I like the on-device privacy with your system. I could have used an ID check / age check thing like this a few times over the years. Some people have been good at taking a photo of their ID and emailing it or posting to a web form, others tried taking the top results on google for fake ID and using a picture of that...
I would not expect a system like this to detect 100%, but it could have easily cut in half the amount of terribly fake IDs that were sent in to us.. which sounds nice.
Might be an option for whichever company to add in a user select-able option to upload / send the pic in for human review (and further net training) as an option if it fails, or fails with a certain percent or something..
can see a lot of use cases for this, glad to see you all working on this.
A company I worked with in the not so distant past got some real nastygrams.
There's a mountain of patents in that space that are near impossible to avoid stepping on.
On the flip side of that thinking, I wonder if that could be used to put all the places out of business that are trying to make the UK's 'you must prove age to see porn or nipples law' work, and if that would invalidate their law or just make it convenient that it could be impossible to implement and therefor just a backdoor to ban porn.
Where that isn’t possible, I prefer to use virtual cards that are created for me by my bank or by a service like privacy.com.

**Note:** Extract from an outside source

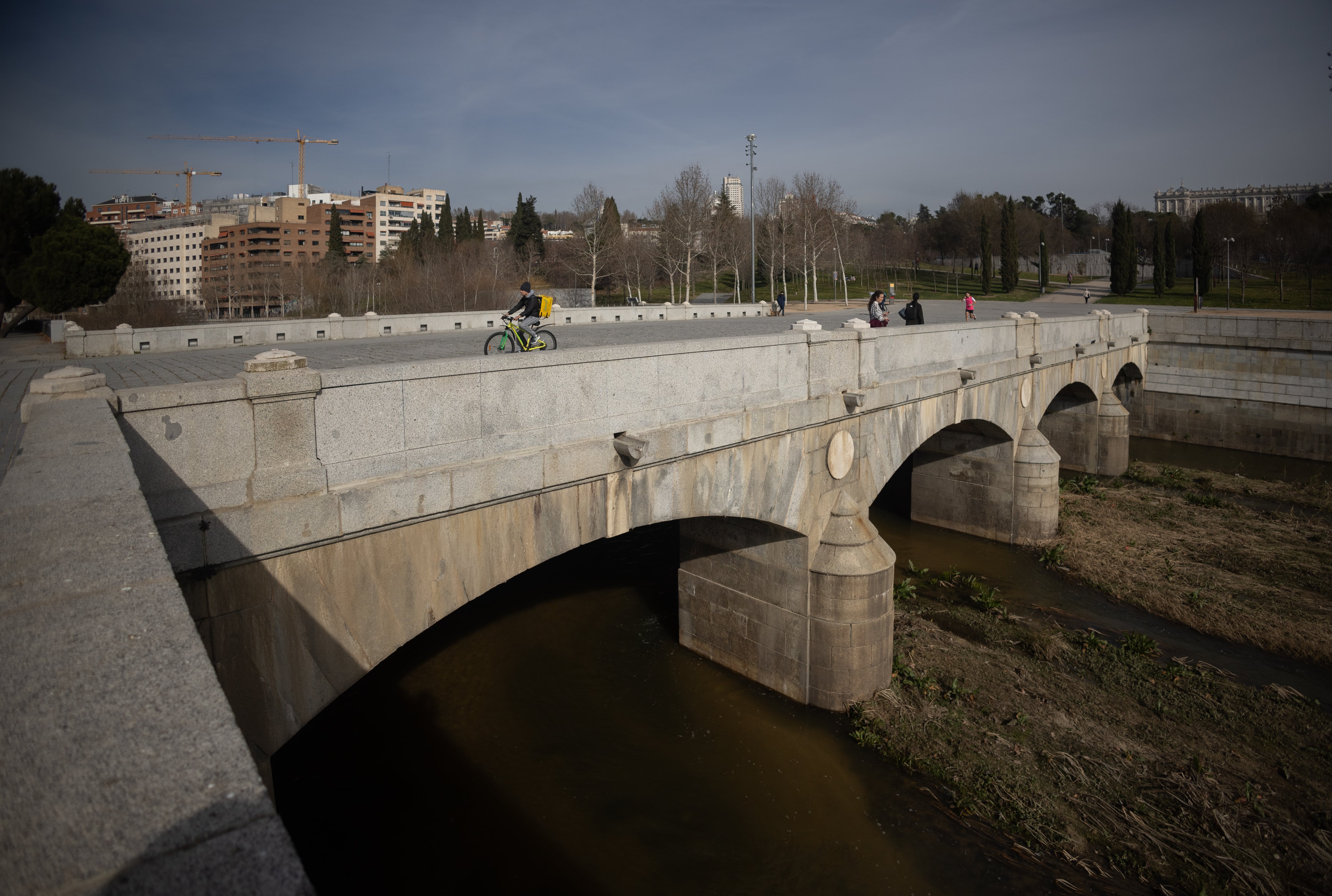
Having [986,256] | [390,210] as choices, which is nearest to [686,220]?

They are single-merchant cards, so once they are used, they can’t be used with any other merchant. And I can put spending limits on them, and cancel them at any time.
With respect, I don’t trust your scanning mechanisms, nor do I trust the vendors (your customers) that would be permanently storing my credit card data.
So, what do you do regarding detecting credit card fraud for people using ApplePay or other legitimate virtual card providers?
https://www.tide.co/blog/a-card-designed-around-you
Bonus weirdness for tide cards: Name, credit card number, signature and cvv are all on the back, haha
Some Bank in Spain gives out vertical cards too, someone I know has one.
Most Germans have a girocard, way less hava got a debit/credit card.